**INSTRUCTIONS TO FOLLOW:**
Edit the records starting with the line that contains "In the photo, of" and going on through the end of the records, replacing "nearest" with "closest" and leaving everything else unchanged. Give only those lines, with the pictures left out.

[Questions about scenes in images]
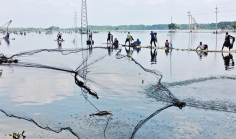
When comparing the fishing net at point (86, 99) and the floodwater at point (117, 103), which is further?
the fishing net at point (86, 99)

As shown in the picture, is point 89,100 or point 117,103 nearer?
point 117,103

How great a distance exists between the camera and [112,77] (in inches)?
645

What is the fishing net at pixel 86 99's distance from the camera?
365 inches

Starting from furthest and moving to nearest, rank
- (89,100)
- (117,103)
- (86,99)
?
1. (86,99)
2. (89,100)
3. (117,103)

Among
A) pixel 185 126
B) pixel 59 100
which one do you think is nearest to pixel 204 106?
pixel 185 126

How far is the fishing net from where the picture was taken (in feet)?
30.4

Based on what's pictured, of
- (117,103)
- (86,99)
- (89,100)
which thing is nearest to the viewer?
(117,103)

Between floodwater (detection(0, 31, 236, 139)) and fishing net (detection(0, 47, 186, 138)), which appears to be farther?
fishing net (detection(0, 47, 186, 138))

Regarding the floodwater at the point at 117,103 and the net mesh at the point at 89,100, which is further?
the net mesh at the point at 89,100

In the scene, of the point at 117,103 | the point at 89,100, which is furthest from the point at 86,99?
the point at 117,103

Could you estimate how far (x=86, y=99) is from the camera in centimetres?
1270

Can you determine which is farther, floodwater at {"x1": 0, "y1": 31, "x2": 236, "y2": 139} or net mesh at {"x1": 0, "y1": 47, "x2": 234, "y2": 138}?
net mesh at {"x1": 0, "y1": 47, "x2": 234, "y2": 138}

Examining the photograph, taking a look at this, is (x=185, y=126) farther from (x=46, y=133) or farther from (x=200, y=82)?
(x=200, y=82)

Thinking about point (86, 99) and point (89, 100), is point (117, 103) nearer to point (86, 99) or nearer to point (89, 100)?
point (89, 100)
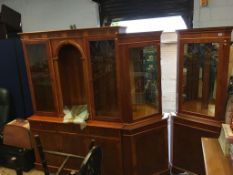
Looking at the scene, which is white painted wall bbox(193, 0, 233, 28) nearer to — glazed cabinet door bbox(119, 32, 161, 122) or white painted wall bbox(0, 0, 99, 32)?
glazed cabinet door bbox(119, 32, 161, 122)

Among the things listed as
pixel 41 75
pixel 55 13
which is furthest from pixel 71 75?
pixel 55 13

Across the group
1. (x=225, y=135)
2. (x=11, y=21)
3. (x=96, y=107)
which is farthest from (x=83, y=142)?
(x=11, y=21)

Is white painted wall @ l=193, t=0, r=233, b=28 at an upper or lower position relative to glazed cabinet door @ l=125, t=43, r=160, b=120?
upper

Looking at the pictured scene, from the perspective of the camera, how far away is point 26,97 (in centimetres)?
333

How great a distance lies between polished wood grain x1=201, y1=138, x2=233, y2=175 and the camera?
1432 mm

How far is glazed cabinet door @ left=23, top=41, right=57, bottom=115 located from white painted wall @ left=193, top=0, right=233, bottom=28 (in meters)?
1.72

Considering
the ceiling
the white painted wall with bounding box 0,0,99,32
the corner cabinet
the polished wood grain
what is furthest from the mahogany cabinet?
the white painted wall with bounding box 0,0,99,32

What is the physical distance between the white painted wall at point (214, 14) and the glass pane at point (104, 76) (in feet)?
3.52

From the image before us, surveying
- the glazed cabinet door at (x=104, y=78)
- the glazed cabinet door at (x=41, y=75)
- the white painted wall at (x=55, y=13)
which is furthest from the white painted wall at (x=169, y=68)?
the glazed cabinet door at (x=41, y=75)

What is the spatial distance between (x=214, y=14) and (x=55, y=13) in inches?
82.8

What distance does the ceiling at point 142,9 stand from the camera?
2559mm

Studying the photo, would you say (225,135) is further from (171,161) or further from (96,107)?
(96,107)

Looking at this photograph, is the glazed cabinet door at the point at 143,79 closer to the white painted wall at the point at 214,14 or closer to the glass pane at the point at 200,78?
the glass pane at the point at 200,78

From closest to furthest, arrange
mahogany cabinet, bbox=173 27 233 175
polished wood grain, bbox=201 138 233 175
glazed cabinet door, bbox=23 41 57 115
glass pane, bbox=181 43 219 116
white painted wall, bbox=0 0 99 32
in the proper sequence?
1. polished wood grain, bbox=201 138 233 175
2. mahogany cabinet, bbox=173 27 233 175
3. glass pane, bbox=181 43 219 116
4. glazed cabinet door, bbox=23 41 57 115
5. white painted wall, bbox=0 0 99 32
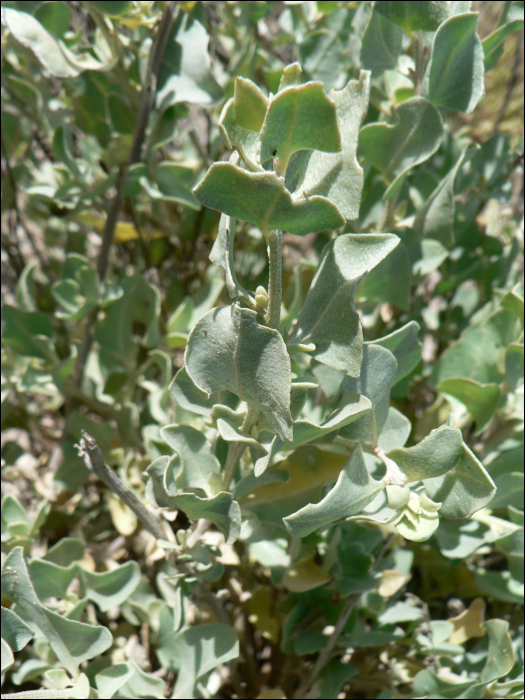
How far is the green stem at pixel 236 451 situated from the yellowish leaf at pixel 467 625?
399mm

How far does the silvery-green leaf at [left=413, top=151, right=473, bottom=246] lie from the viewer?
2.18 feet

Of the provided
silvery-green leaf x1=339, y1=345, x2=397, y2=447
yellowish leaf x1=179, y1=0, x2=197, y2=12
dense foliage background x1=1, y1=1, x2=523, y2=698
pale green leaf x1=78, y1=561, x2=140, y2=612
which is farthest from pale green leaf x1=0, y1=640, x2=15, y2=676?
yellowish leaf x1=179, y1=0, x2=197, y2=12

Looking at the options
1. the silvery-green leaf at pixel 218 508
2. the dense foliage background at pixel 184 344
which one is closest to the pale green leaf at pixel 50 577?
the dense foliage background at pixel 184 344

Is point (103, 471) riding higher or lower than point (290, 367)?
lower

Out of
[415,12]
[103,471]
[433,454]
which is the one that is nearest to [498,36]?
[415,12]

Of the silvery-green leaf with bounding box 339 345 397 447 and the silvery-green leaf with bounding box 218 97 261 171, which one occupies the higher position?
the silvery-green leaf with bounding box 218 97 261 171

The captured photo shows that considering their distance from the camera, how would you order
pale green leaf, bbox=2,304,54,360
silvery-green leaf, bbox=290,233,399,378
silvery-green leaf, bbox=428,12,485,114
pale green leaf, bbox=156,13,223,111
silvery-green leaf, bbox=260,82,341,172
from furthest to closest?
pale green leaf, bbox=2,304,54,360, pale green leaf, bbox=156,13,223,111, silvery-green leaf, bbox=428,12,485,114, silvery-green leaf, bbox=290,233,399,378, silvery-green leaf, bbox=260,82,341,172

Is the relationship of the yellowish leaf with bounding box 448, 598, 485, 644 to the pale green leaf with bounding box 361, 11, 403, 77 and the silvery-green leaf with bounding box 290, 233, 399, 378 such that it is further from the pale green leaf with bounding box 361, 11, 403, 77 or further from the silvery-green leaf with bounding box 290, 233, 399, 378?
the pale green leaf with bounding box 361, 11, 403, 77

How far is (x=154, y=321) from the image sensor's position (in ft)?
2.73

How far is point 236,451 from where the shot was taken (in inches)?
20.5

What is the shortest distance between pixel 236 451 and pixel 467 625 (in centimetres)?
45

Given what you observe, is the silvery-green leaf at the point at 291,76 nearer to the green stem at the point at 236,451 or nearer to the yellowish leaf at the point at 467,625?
the green stem at the point at 236,451

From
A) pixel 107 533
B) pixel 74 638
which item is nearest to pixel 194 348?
pixel 74 638

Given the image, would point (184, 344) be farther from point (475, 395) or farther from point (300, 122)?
point (300, 122)
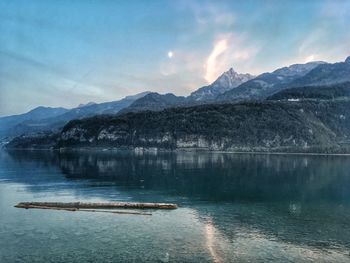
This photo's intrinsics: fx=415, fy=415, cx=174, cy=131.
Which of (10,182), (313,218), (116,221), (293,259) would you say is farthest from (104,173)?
(293,259)

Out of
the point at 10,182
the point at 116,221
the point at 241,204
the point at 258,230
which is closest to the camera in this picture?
the point at 258,230

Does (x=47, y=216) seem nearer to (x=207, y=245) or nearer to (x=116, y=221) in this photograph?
(x=116, y=221)

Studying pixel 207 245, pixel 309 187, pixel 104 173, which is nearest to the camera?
pixel 207 245

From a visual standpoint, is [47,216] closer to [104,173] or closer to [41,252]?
[41,252]

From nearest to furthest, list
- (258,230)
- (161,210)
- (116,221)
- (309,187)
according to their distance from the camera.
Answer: (258,230) < (116,221) < (161,210) < (309,187)

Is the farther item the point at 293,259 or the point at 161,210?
the point at 161,210

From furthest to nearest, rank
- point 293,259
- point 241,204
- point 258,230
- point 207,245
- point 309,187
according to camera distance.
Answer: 1. point 309,187
2. point 241,204
3. point 258,230
4. point 207,245
5. point 293,259

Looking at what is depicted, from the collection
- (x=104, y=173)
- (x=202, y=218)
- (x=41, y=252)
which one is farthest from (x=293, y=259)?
(x=104, y=173)

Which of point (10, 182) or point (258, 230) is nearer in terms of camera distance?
point (258, 230)

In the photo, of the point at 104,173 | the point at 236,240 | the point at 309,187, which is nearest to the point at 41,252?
the point at 236,240
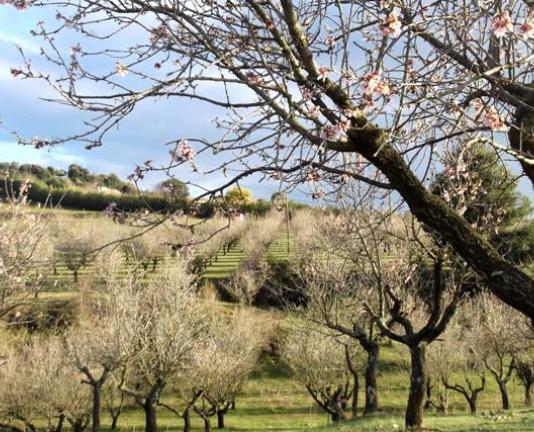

**EXERCISE RESPONSE:**
In the photo, of the point at 104,173 | the point at 236,240 | the point at 309,187, which is closest to the point at 41,252?
the point at 236,240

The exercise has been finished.